(Goal of the exercise) What you return must match the listing below character for character, minus any pictures.

(Dataset excerpt)
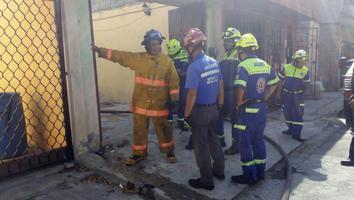 Fuego consume casa en Santa Catarina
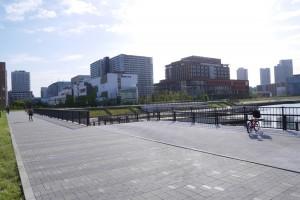 正面に見えるのは木村拓哉さん主演の医療ドラマの舞台となった病院。手前には(分かりにくいですが)水陸両用バスの入水路があります。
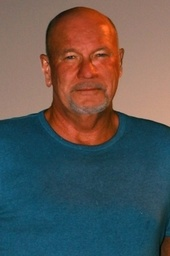 Randy Wayne White signs NIGHT MOVES (Doc Ford #20)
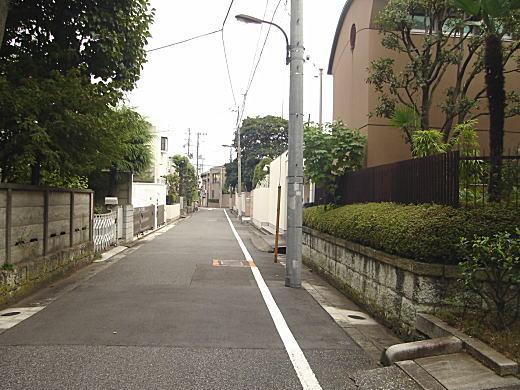 安倍能成邸三間道路.JPG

(Reply to the task)
 Fuego consume casa en Santa Catarina
 正面に見えるのは木村拓哉さん主演の医療ドラマの舞台となった病院。手前には(分かりにくいですが)水陸両用バスの入水路があります。
 Randy Wayne White signs NIGHT MOVES (Doc Ford #20)
 安倍能成邸三間道路.JPG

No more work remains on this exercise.